2 gigahertz or faster Dual-Core Processor
Motherboard
Case
Power Supply
Windows Operating System
An Extra Hard Drive (if you want more storage space)

You will likely need to save about $300 (without the extra hard drive).  We can help you pick out your new components once you have the money saved.


----------



## Foodang

2048Megabytes said:


> I think you made a mistake buying an original equipment manufacturer and hoping to be able to upgrade it.  E-Machines doesn't make very good quality computers.  I highly doubt you can upgrade the processor in the computer you purchased.
> 
> My suggestion is to save your money and buy the following:
> 
> 2 gigahertz or faster Dual-Core Processor
> Motherboard
> Case
> Power Supply
> Windows Operating System
> An Extra Hard Drive (if you want more storage space)
> 
> You will likely need to save about $300 (without the extra hard drive).  We can help you pick out your new components once you have the money saved.

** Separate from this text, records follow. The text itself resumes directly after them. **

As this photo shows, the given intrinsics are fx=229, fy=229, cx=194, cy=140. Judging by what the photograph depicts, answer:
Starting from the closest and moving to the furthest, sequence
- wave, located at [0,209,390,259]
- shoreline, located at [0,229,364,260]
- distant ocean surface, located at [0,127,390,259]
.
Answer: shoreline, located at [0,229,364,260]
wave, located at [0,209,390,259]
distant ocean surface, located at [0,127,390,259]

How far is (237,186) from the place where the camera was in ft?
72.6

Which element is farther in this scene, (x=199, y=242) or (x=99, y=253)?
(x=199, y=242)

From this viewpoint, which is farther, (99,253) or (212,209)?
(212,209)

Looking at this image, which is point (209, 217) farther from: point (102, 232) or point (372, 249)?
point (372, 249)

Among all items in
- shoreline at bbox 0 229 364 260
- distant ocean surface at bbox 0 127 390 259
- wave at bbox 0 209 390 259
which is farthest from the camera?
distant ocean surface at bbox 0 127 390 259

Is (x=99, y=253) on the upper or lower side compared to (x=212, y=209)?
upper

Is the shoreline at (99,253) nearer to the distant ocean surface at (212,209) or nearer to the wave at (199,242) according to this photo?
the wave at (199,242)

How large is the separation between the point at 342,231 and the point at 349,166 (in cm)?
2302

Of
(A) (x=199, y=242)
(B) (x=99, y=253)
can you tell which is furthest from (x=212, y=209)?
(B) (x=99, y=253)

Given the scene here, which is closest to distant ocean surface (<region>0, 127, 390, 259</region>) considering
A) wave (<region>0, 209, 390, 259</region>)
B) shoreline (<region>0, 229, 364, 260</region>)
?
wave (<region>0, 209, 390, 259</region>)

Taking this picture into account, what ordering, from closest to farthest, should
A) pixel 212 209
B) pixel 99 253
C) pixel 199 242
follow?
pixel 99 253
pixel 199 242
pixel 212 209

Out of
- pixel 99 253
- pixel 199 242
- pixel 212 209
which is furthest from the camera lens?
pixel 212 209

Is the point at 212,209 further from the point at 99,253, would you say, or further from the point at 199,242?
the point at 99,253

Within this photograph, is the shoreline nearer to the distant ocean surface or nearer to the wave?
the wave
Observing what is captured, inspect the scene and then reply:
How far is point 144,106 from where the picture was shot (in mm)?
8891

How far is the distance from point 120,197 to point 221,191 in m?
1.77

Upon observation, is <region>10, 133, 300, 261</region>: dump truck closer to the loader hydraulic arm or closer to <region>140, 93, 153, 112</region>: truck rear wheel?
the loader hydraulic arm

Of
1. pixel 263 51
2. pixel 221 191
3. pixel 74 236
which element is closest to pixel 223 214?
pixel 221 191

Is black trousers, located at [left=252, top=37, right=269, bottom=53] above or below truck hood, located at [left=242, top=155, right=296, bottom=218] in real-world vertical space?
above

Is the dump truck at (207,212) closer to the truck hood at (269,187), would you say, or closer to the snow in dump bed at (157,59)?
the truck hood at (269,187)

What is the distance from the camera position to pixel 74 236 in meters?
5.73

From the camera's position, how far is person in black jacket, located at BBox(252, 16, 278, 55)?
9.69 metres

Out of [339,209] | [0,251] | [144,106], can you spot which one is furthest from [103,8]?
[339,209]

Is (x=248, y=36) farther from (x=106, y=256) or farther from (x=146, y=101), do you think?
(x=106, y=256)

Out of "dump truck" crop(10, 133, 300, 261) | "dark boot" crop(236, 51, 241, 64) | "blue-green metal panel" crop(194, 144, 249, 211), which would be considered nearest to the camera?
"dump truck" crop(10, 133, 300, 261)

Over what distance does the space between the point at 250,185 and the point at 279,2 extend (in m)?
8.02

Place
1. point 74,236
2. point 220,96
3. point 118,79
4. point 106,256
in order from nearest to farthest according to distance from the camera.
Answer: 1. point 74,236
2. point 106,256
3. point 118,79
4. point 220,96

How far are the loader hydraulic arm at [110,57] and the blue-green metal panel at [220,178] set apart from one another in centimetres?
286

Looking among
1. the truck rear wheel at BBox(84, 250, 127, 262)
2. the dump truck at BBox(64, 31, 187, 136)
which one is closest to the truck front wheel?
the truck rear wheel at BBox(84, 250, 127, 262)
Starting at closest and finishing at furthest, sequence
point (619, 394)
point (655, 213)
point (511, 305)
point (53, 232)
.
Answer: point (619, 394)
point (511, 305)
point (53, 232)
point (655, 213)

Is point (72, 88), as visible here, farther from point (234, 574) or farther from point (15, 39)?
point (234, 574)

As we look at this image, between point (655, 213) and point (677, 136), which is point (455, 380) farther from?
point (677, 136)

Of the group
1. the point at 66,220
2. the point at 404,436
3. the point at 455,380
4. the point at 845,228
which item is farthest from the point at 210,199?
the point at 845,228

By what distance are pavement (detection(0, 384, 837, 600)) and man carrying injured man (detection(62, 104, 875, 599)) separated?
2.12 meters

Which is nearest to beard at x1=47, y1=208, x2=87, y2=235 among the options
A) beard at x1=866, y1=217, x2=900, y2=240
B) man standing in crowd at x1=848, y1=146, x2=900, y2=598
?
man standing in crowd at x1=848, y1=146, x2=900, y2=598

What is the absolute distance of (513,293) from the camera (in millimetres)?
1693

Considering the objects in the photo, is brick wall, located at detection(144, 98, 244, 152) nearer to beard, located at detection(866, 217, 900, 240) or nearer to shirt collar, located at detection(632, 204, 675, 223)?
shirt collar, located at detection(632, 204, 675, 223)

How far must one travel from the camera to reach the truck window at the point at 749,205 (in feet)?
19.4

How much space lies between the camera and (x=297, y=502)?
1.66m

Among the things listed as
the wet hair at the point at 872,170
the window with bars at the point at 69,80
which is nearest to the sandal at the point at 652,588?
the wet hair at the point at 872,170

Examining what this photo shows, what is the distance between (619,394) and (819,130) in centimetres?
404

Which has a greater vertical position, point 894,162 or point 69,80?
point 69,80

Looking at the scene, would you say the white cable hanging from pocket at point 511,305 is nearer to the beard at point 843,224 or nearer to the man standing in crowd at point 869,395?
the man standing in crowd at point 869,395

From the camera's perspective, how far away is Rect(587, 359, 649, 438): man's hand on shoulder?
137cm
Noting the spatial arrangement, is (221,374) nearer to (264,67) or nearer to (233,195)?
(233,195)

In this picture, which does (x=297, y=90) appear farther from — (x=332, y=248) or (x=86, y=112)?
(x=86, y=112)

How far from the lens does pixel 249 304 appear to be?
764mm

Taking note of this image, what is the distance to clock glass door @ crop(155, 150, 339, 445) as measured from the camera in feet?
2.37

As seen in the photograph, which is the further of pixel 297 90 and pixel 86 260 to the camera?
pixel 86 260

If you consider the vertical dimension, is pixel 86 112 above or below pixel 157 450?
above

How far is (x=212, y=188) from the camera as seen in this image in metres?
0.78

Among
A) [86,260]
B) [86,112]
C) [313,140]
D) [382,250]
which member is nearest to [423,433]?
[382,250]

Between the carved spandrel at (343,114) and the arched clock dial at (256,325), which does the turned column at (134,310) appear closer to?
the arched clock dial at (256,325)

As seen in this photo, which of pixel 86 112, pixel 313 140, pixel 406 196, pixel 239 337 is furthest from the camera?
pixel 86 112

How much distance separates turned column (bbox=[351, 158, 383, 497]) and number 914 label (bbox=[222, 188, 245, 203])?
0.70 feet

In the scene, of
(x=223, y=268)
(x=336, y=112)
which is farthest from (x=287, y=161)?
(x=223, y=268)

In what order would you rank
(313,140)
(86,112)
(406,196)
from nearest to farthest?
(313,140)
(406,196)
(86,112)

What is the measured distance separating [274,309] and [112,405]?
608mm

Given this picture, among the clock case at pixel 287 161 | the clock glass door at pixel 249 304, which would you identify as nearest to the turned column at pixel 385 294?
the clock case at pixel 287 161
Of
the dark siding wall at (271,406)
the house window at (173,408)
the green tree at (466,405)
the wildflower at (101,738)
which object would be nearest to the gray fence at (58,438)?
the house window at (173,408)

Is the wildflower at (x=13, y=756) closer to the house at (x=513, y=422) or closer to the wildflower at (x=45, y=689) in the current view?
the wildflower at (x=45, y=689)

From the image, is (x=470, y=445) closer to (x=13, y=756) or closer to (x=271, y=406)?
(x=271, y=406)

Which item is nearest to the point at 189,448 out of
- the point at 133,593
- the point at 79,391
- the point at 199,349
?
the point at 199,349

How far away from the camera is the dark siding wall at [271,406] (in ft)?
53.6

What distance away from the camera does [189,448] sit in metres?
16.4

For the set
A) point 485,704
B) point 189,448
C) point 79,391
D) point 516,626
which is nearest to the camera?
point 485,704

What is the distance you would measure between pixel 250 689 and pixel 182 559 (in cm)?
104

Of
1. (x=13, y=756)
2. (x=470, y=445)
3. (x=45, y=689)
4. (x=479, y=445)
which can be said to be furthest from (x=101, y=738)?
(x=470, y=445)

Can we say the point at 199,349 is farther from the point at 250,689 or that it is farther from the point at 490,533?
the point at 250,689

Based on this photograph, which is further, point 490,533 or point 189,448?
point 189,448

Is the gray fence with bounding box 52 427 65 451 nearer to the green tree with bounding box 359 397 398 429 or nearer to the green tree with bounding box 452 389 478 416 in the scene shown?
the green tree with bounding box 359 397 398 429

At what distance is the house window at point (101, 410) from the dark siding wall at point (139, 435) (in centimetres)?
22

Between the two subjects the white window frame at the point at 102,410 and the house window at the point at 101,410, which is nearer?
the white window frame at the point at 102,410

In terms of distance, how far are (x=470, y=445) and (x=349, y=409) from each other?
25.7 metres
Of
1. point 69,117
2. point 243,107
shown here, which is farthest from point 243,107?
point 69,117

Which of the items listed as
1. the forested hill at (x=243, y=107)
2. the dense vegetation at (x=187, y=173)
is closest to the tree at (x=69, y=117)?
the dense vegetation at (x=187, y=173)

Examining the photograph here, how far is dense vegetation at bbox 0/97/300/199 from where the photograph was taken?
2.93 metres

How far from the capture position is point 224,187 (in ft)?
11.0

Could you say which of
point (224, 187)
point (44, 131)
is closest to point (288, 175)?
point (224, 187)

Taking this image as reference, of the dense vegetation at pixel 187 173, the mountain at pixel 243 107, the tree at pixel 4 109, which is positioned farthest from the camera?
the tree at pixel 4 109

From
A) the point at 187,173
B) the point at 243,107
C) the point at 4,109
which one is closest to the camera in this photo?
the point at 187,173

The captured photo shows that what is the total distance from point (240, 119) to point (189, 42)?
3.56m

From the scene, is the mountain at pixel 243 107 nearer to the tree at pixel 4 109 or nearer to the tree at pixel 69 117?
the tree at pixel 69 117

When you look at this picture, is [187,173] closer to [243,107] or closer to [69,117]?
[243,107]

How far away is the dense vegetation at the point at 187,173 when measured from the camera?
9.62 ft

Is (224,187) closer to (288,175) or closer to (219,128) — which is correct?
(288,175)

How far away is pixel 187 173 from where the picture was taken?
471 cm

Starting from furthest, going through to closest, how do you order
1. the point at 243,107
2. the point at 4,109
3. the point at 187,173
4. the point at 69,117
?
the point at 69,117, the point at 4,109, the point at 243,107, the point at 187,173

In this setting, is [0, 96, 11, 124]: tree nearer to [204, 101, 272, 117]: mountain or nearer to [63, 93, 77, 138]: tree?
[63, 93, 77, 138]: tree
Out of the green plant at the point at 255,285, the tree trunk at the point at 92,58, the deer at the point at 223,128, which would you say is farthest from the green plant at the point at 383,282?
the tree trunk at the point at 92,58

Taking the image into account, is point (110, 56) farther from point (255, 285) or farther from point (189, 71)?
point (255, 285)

I am not using this pc for anything tough though... i have a quad core pc downstairs... this one i picked up because i am using the one downstairs as a business only pc, and this 1 for my games... i really only play, WoW, CS:S, starcraft, wc3, and hopefully starcraft 2 in the future, but i notice when playing wow and css than i get lag spike, now i know my gfx card is good enough for both games... its a xfx 8500gt... but i think due to the processor and ram (only 1gb 667 pc2 5300) its giving me these spikes.


----------



## PaulPool

Those lag spikes could have to to more with your internet or what your computer is doing.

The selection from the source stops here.